Thursday, May 26, 2011

HASH

INGREDIENTS:

3/4 lb small new potatoes, left unpeeled

1 small acorn squash, peeled and cut into 1/4-inch pieces

1 tsp fresh rosemary, chopped, divided

1/2 tsp sea salt, divided

1/2 tsp fresh ground black pepper, divided

Olive oil cooking spray

4 tsp olive oil, divided

2 shallots, minced

2 cups broccoli, shredded

1/3 cup each red and green bell pepper, thinly sliced

2 tsp fresh lemon juice

INSTRUCTIONS:

ONE: Preheat oven to 425 F.

TWO: In a bowl, lightly toss potatoes and squash with 1/2 tsp rosemary, 1/4 tsp salt and 1/4 tsp black pepper. Place on a baking sheet misted with cooking spray. Drizzle with 2 tsp oil, tossing gently.

THREE: Bake for 25 minutes or until tender, stirring every 10 minutes.

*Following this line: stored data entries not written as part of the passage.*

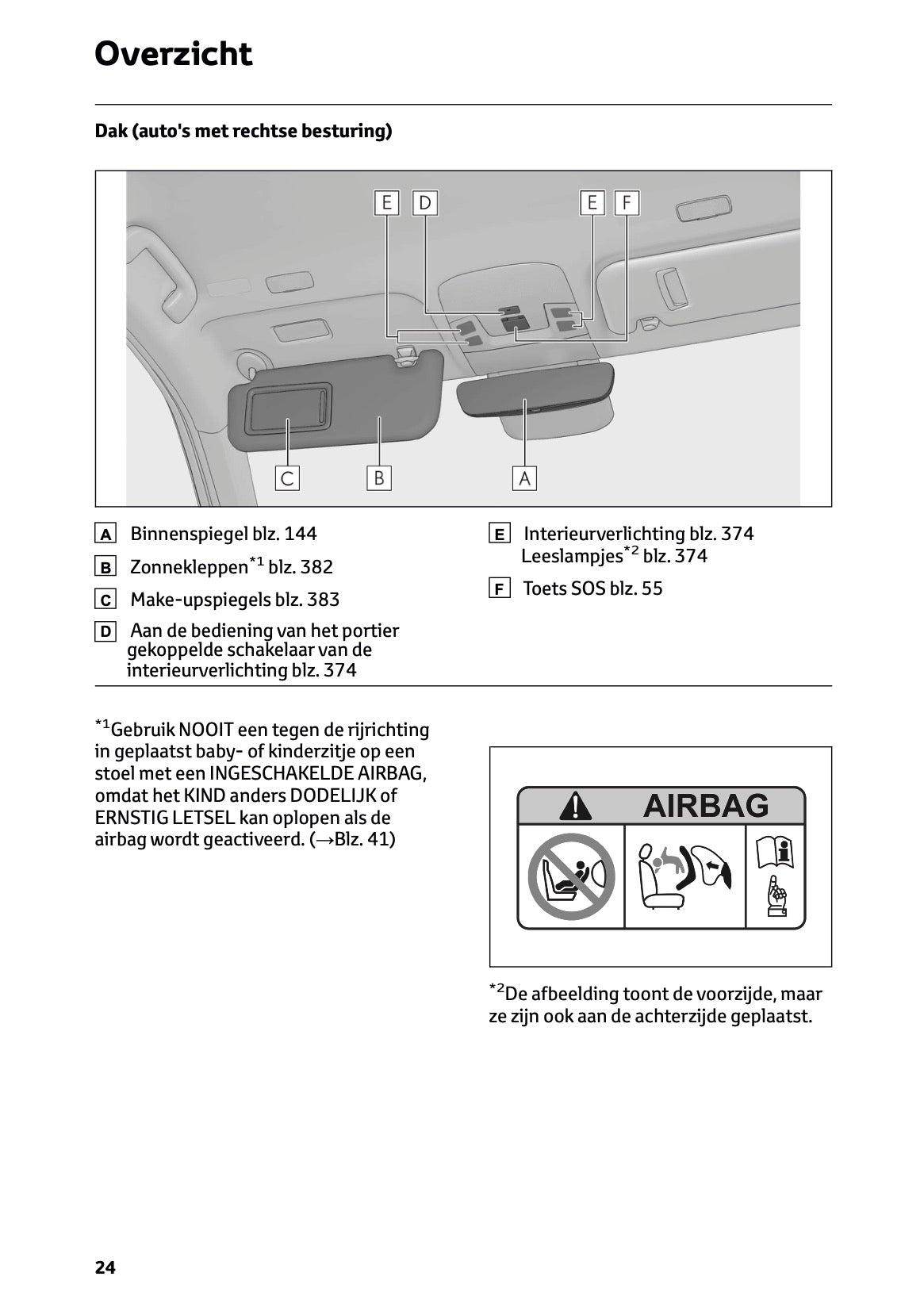 Overzicht

Dak (auto's met rechtse besturing)

E D E F

C B A

A Binnenspiegel blz. 144

B Zonnekleppen$^{*1}$ blz. 382

C Make-upspiegels blz. 383

D Aan de bediening van het portier gekoppelde schakelaar van de interieurverlichting blz. 374

E Interieurverlichting blz. 374
Leeslampjes$^{*2}$ blz. 374

F Toets SOS blz. 55

$^{*1}$Gebruik NOOIT een tegen de rijrichting in geplaatst baby- of kinderzitje op een stoel met een INGESCHAKELDE AIRBAG, omdat het KIND anders DODELIJK of ERNSTIG LETSEL kan oplopen als de airbag wordt geactiveerd. (→Blz. 41)

AIRBAG

$^{*2}$De afbeelding toont de voorzijde, maar ze zijn ook aan de achterzijde geplaatst.

24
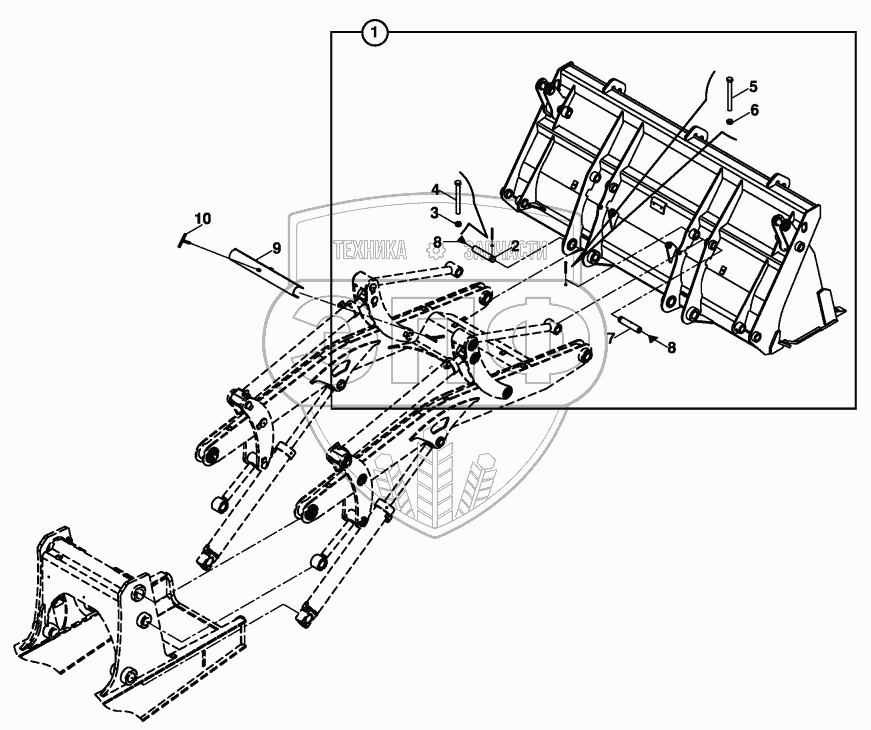 1
5
6
4
3
8
2
10
9
7
8
ТЕХНИКА ЗАПЧАСТИ
ЭТФ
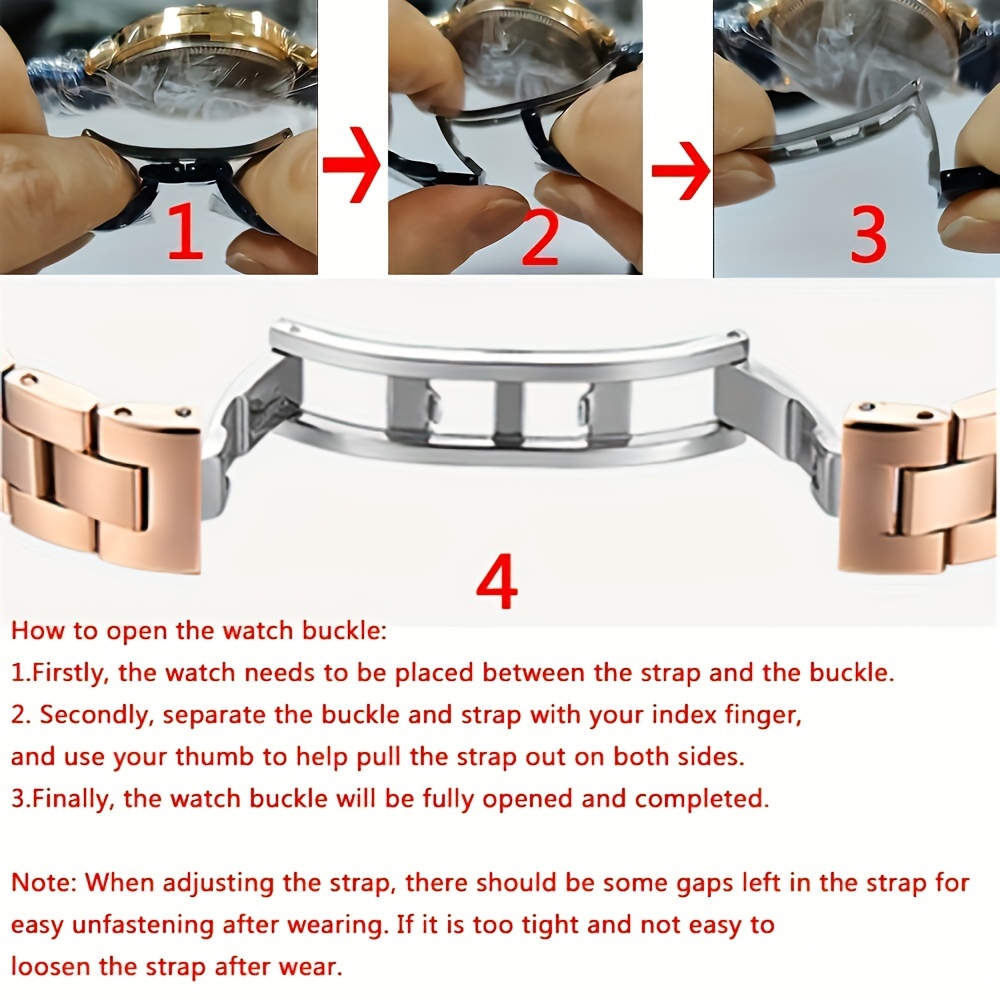 1

2

3

4

How to open the watch buckle:
1.Firstly, the watch needs to be placed between the strap and the buckle.
2. Secondly, separate the buckle and strap with your index finger, and use your thumb to help pull the strap out on both sides.
3.Finally, the watch buckle will be fully opened and completed.

Note: When adjusting the strap, there should be some gaps left in the strap for easy unfastening after wearing. If it is too tight and not easy to loosen the strap after wear.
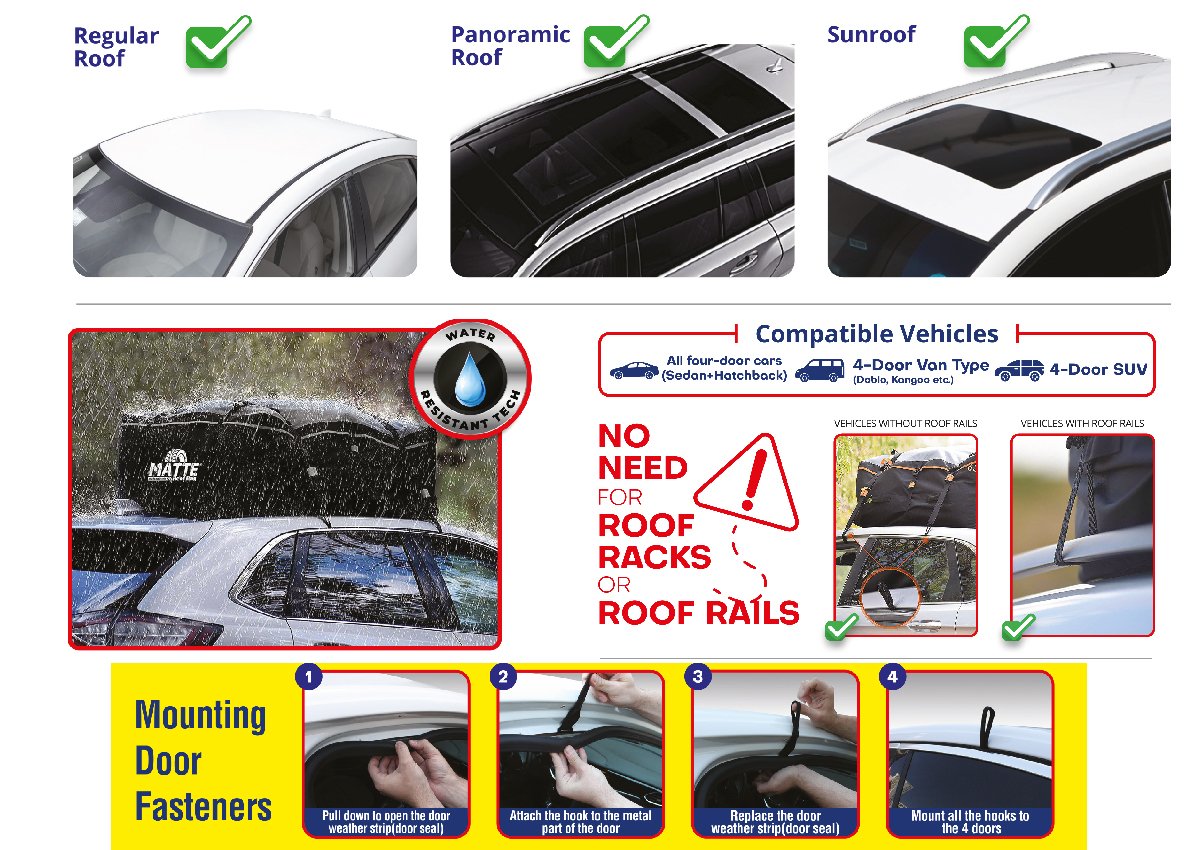 Regular Roof

Panoramic Roof

Sunroof

WATER RESISTANT TECH

MATTE

Compatible Vehicles

All four-door cars (Sedan+Hatchback)

4-Door Van Type (Doblo, Kangoo etc.)

4-Door SUV

NO NEED FOR ROOF RACKS OR ROOF RAILS

VEHICLES WITHOUT ROOF RAILS

VEHICLES WITH ROOF RAILS

Mounting Door Fasteners

1
Pull down to open the door weather strip(door seal)

2
Attach the hook to the metal part of the door

3
Replace the door weather strip(door seal)

4
Mount all the hooks to the 4 doors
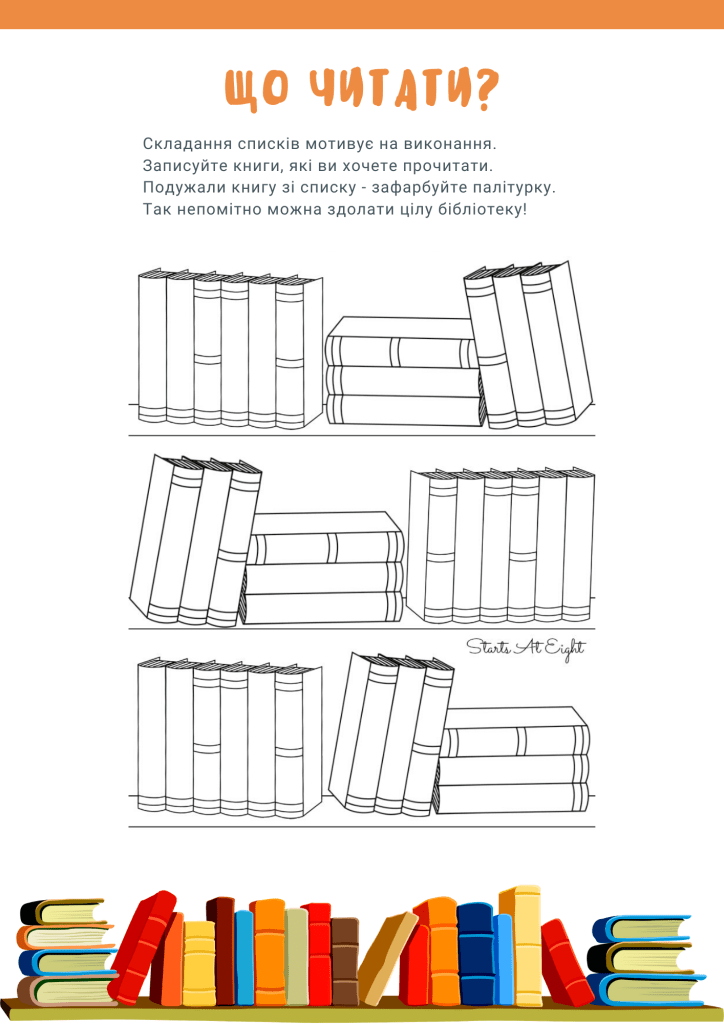 ЩО ЧИТАТИ?

Складання списків мотивує на виконання.
Записуйте книги, які ви хочете прочитати.
Подужали книгу зі списку - зафарбуйте палітурку.
Так непомітно можна здолати цілу бібліотеку!

Starts At Eight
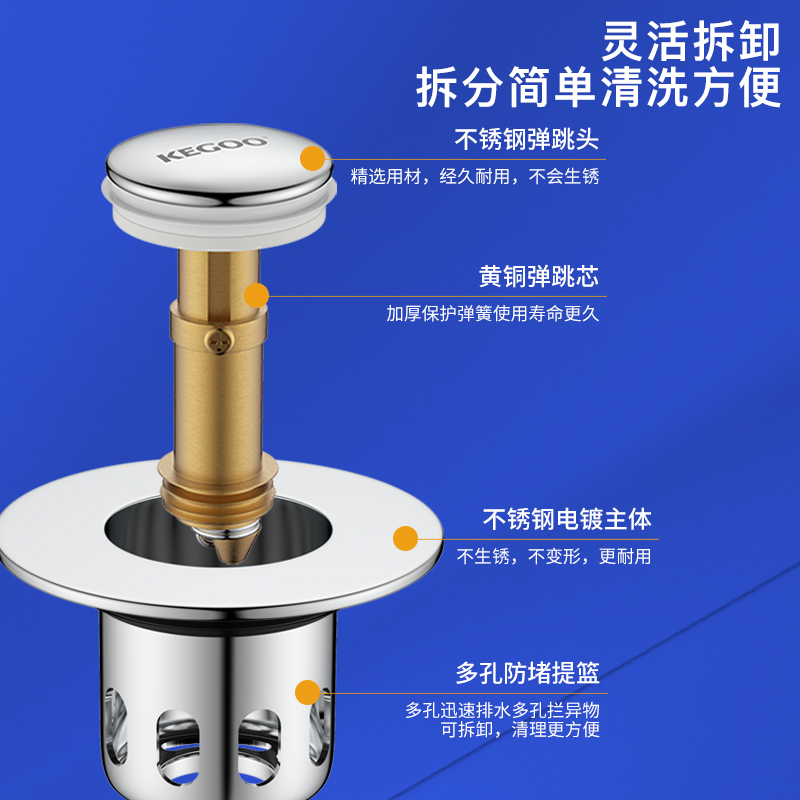 灵活拆卸
拆分简单清洗方便

KEGOO

不锈钢弹跳头
精选用材，经久耐用，不会生锈

黄铜弹跳芯
加厚保护弹簧使用寿命更久

不锈钢电镀主体
不生锈，不变形，更耐用

多孔防堵提篮
多孔迅速排水多孔拦异物
可拆卸，清理更方便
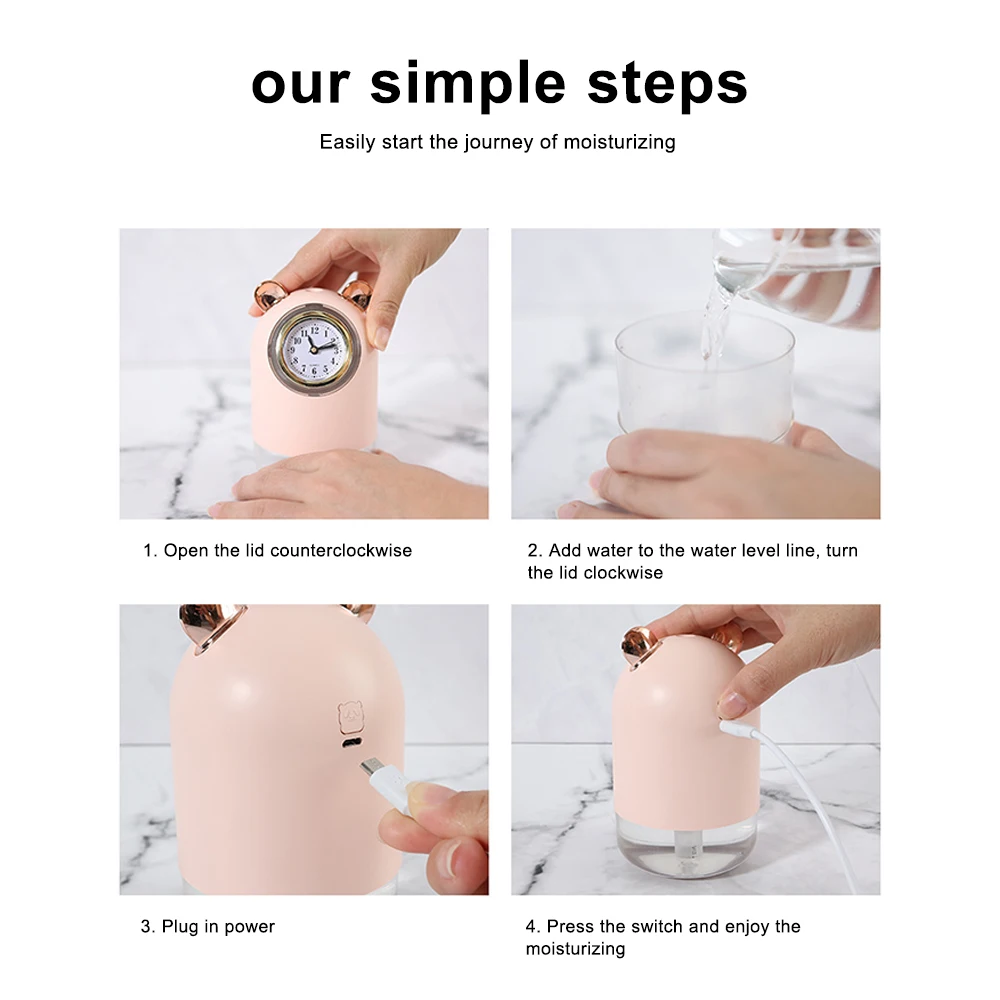 our simple steps

Easily start the journey of moisturizing

12
1
2
3
4
5
6
7
8
9
10
11

1. Open the lid counterclockwise

2. Add water to the water level line, turn the lid clockwise

3. Plug in power

4. Press the switch and enjoy the moisturizing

FOUR: Heat remaining 2 tsp oil in a large nonstick skillet over medium-high. Saute shallots, broccoli and bell peppers for 1 minute. Add potato-squash mixture and cook for 5 minutes or until heated. Sprinkle with lemon juice, remaining 1/2 tsp rosemary, 1/4 tsp salt and 1/4 tsp black pepper and heat through.